Standardized testing is used as a public policy strategy to establish stronger accountability measures for public education. While the National Assessment of Education Progress (NAEP) has served as an educational barometer for some thirty years by administering standardized tests on a regular basis to random schools throughout the United States, efforts over the last decade at the state and federal levels have mandated annual standardized test administration for all public schools across the country.

Standardized tests usually take the form of multiple choice exams, simplifying the problems of scoring and awarding points.

The idea behind the standardized testing policy movement is that testing is the first step to improving schools, teaching practice, and educational methods through data collection. Proponents argue that the data generated by the standardized tests act like a 'report card' for the community, demonstrating how well local schools are performing. Critics of the movement, however, point to various discrepancies that result from current state standardized testing practices, including problems with test validity and reliability and false correlations (see Simpson's paradox).

Critics charge that standardized tests in fact become a mandatory curriculum placed into schools without public debate and without any accountability measures of its own.

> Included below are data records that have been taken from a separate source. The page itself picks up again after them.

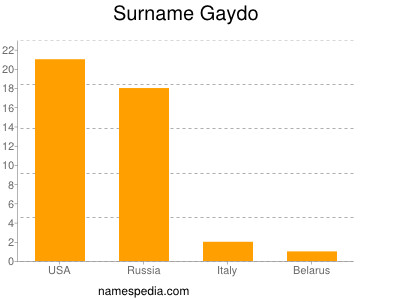 Surname Gaydo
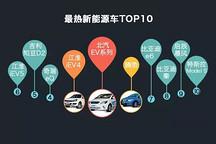 图解新能源车市场大调查:80%用户关注价格在20万内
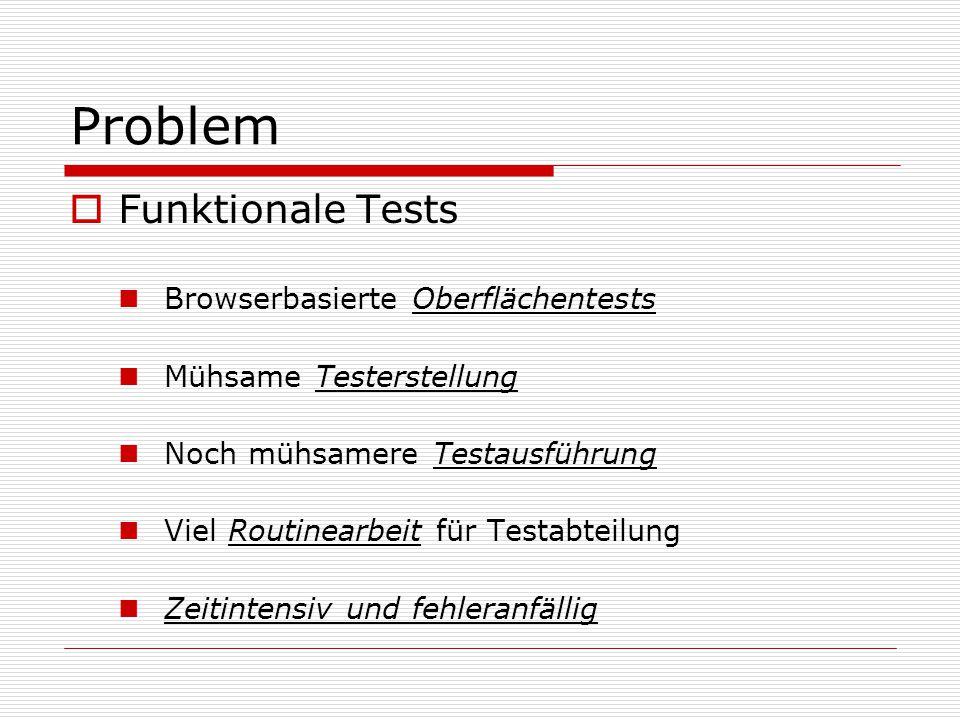 Problem Funktionale Tests Browserbasierte Oberflächentests Mühsame Testerstellung Noch mühsamere Testausführung Viel Routinearbeit für Testabteilung Z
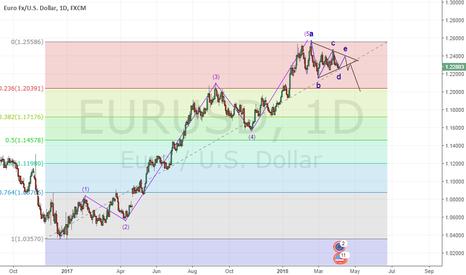 EURUSD: EURUSD Daily charts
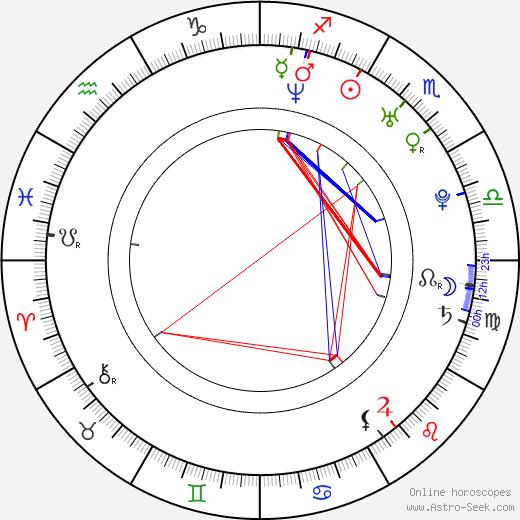 Katherine Heigl birth chart, Katherine Heigl astro natal horoscope, astrology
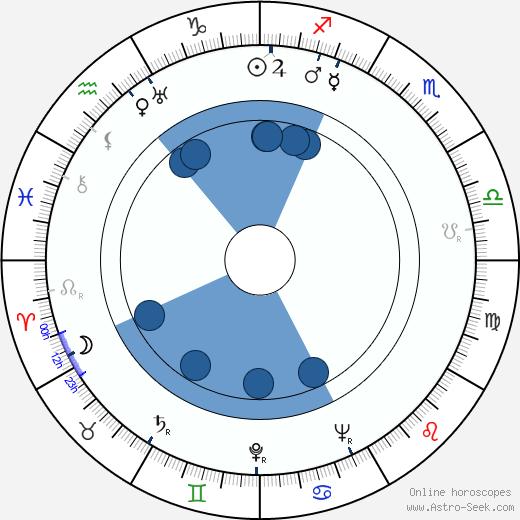 Esko Tuomi wikipedia, horoscope, astrology, instagram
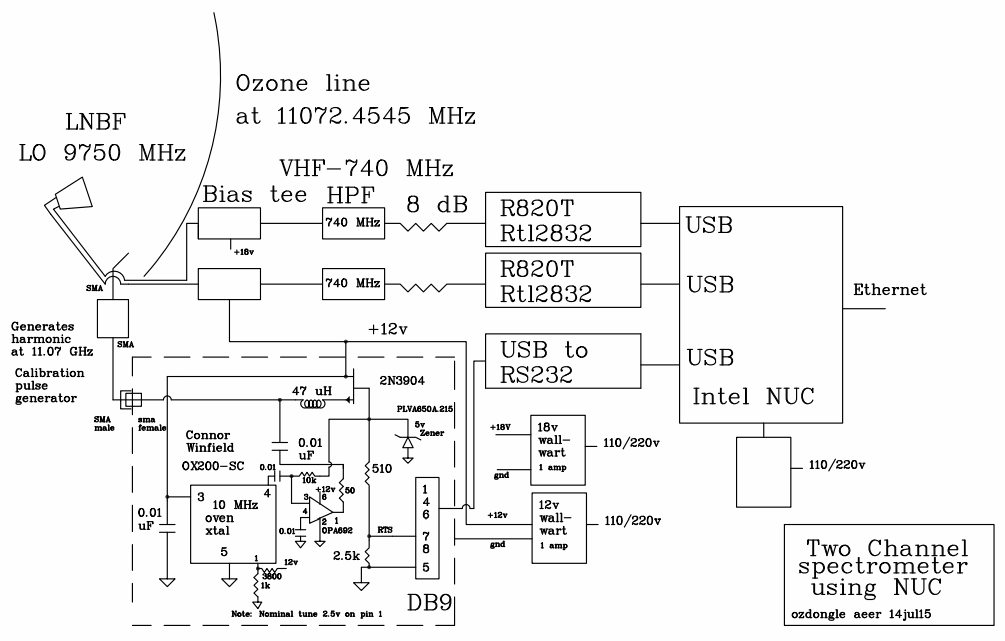 RTL-SDR based Ozone Spectrometer block diagram from the MIT Haystack Observatory.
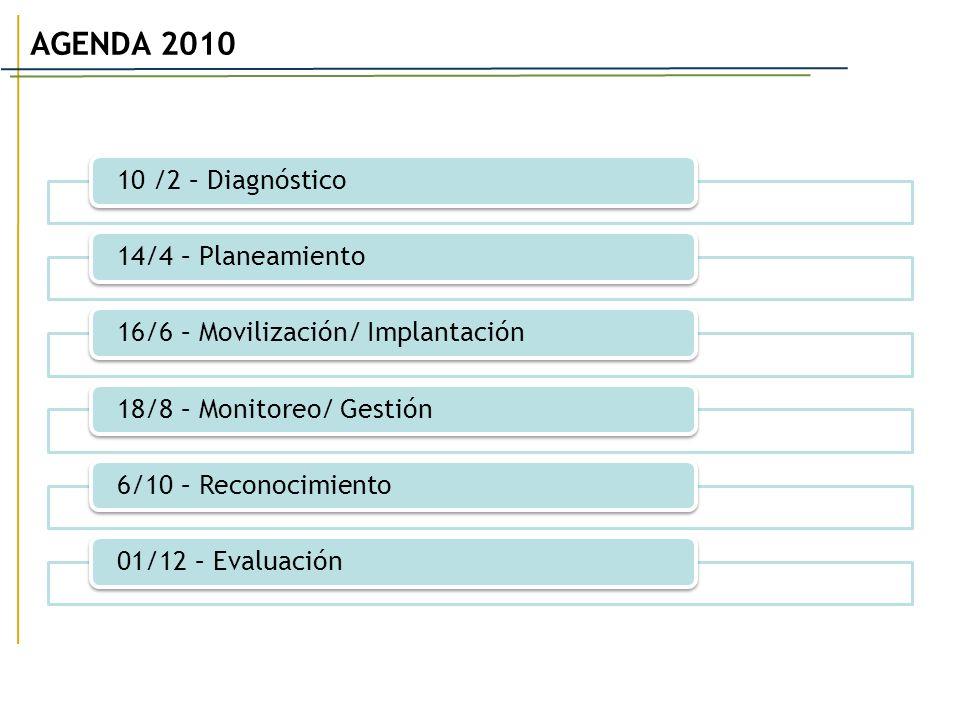 10 /2 – Diagnóstico14/4 – Planeamiento16/6 – Movilización/ Implantación 18/8 – Monitoreo/ Gestión 6/10 – Reconocimiento01/12 – Evaluación AGENDA 2010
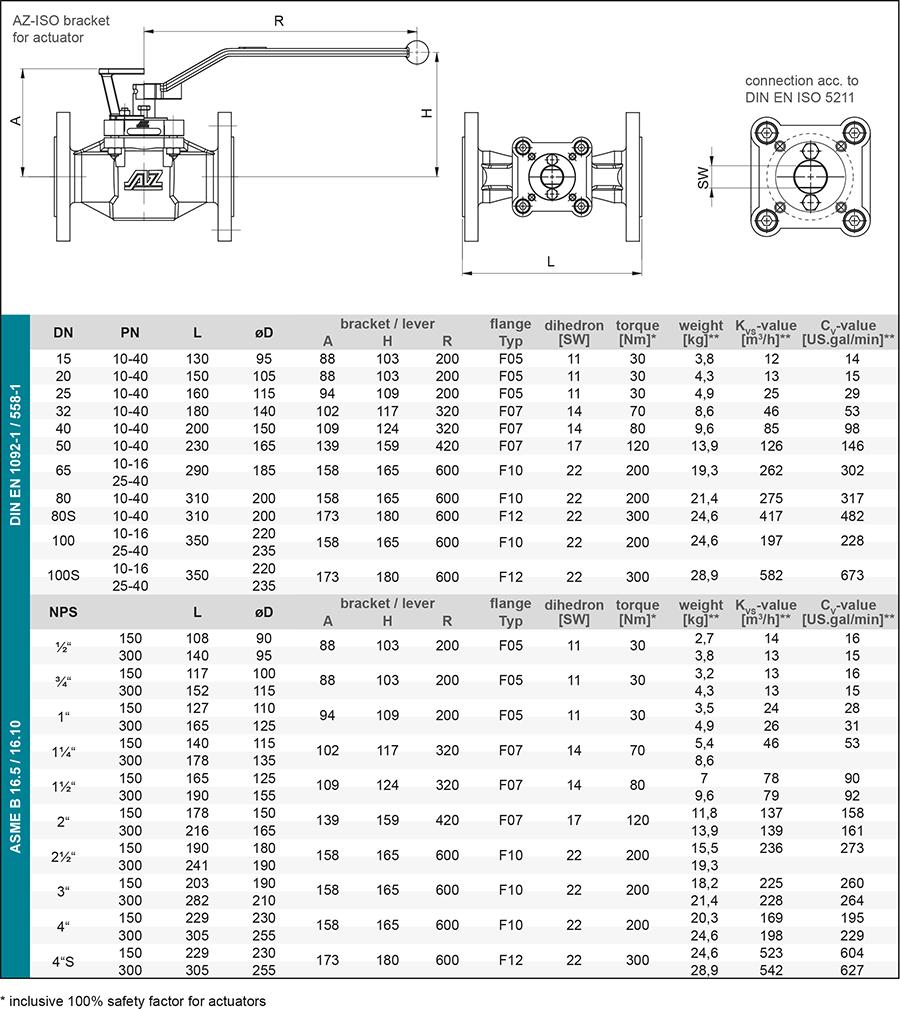 Techn-Daten-GB-F2-STD-1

Many feel this ignores basic democratic principles in that control of schools' curricula is removed from local school boards[?], which are the nominal curricular authority in the U.S. While some maintain that it would be preferable to simply introduce mandatory national curricula, others feel that state mandated standardized testing should stop altogether in order that schools can focus their efforts on instructing their students as they see fit.

Critics also charge that standardized multiple-choice tests encourage "teaching to the test" at the expense of creativity, in-depth coverage of subjects not on the test, and skills such as writing, which are not covered by the tests. Furthermore, student's success is being tracked to a teachers' relative performance making teacher advancement contingent upon a teacher's success with a student's academic performance. Ethical and economical questions arise for teachers when faced with clearly underperforming or underskilled students and a standardized test.